The study was approved by the Ethics Committees of Xinjiang Medical University Cancer Hospital (K-2024056) and People’s Hospital of Bortala Mongolian Autonomous Prefecture (LLSH20241221) respectively, following a review for compliance with ethical standards. All procedures were conducted in accordance with the Declaration of Helsinki. Data collection and analysis were performed with strict adherence to ethical guidelines to ensure patient confidentiality. Written informed consent was obtained from all participants.

Follow-up

Patients were instructed to follow up every 3 months for the first 2 years, then every 6 months for the next 3–5 years, and finally once a year after that. Data collection also involves phone calls. Interval history, physical examination, blood tests, abdominal computed tomography, and fiberoptic colonoscopy were all part of the follow-up evaluation. The last follow-up took place in September 2023. OS was defined as the interval between surgery and death or the last follow-up.

Data collection

A list of patients attending our hospital for radical colorectal cancer surgery from January 2016 to December 2018 was collected from our information department. The laboratory data of the patients were then checked through the e-case system and recorded in detail in Excel. The following information was collected: basic patient information: gender, age, height, weight, body mass index (BMI), smoking and alcohol history. Laboratory results for the patient one week before surgery (during the initial consultation, when no treatment was administered): serum albumin, hemoglobin, platelets, lymphocytes, neutrophils, monocytes, and carcinoembryonic antigen (CEA). Clinicopathological parameters: Gross appearance, Histological type, pathological tumor stage (T stage), pathological node stage (N stage), TNM stage, Differentiated Degree, Nerve invasion, Intravascular tumor emboli. Follow-up information: survival outcome, survival time. Parameters were defined as follows: TNM staging was performed according to the Joint Committee on the American Classification of Cancers, 8th edition. CEA ≥ 5.00 ng/mL was considered high. PIV = [neutrophil count (109/L) × platelet count (109/L) × monocyte count (109/L)]/lymphocyte. AGR = albumin/globulin.

Statistical analysis

Data were analyzed using R software (version 4.2.3) and SPSS 25.0. The Shapiro–Wilk test was applied to assess the normality of continuous variables.

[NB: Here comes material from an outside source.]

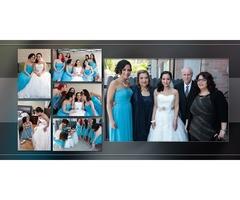 Design an Elegant Wedding Album with Album Design Store | free-classifieds-usa.com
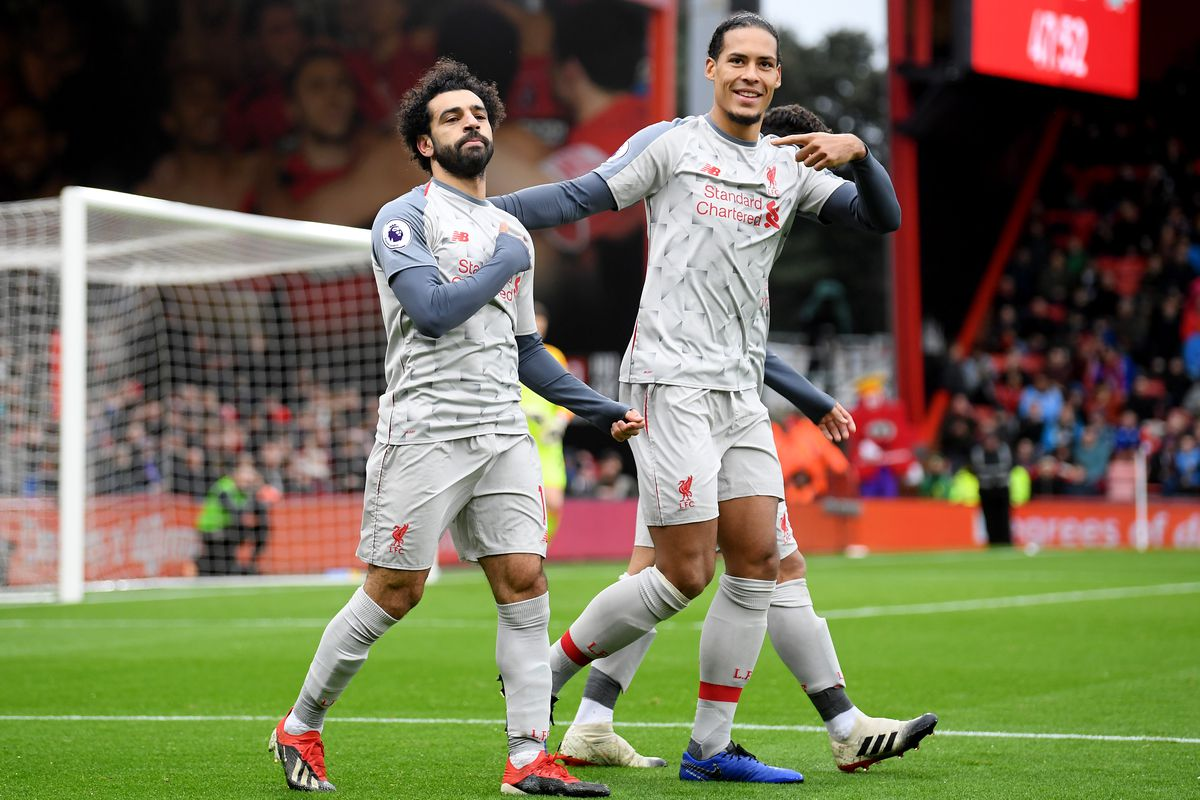 Mohamed Salah and Virgil van Dijk - Liverpool FC - Premier League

Continuous variables are presented as mean ± standard deviation (SD) for normally distributed data, median (interquartile range, IQR) for non-normally distributed data, and counts (percentage, %) for categorical variables. Mann–Whitney U test or Student’s t-test was used for comparing continuous variables, while the Chi-square test or Fisher’s exact test was used for categorical variables. The optimal cut-off values were determined using the maximum selected rank statistic in the “survminer” R package. The cut-off values for PIV and AGR were 426.8 and 1.4, respectively. Patients were categorized into high and low PIV groups and high and low AGR groups based on these cut-off values. A Restrictive Cubic Spline (RCS) was employed to explore the non-linear relationship between PIV, AGR, and the risk of death in CRC patients. To compare the AUC values of combined biomarkers, we employed the DeLong test, a non-parametric approach utilized to evaluate the significance of differences between two or more ROC curves. Kaplan–Meier survival curves for OS were plotted and compared using the log-rank test. Univariate and multivariate analyses were performed using Cox proportional hazards regression models. Variables found to be statistically significant in the univariate analysis were included in the multivariate model to identify independent risk factors for OS. A nomogram was constructed based on these independent risk factors to predict the 1-year, 3-year, and 5-year OS after surgery. The discriminative ability and predictive performance of the nomogram were evaluated using receiver operating characteristic (ROC) curves and calibration curves. Decision curve analysis (DCA) was conducted to assess the net benefit of the prediction model. Additionally, external validation was performed using a cohort of 180 patients to assess the model’s performance. A two-tailed p value of less than 0.05 was considered statistically significant.

Results

The optimal cutoff value of PIV and AGR

The optimal cut-off value for PIV in the training cohort was 426.8, while the cut-off for AGR was 1.4, determined using maximally selected rank statistics. The high preoperative PIV group comprised 82 cases, and the low preoperative PIV group consisted of 388 cases (Fig. 1A). The high preoperative AGR group included 306 cases, while the low preoperative AGR group included 164 cases (Fig. 1B).

Fig. 1
figure 1

The optimal cutoff value of PIV and AGR. (A) PIV, pan-immune-inflammation value. (B) AGR, albumin-to‑globulin ratio.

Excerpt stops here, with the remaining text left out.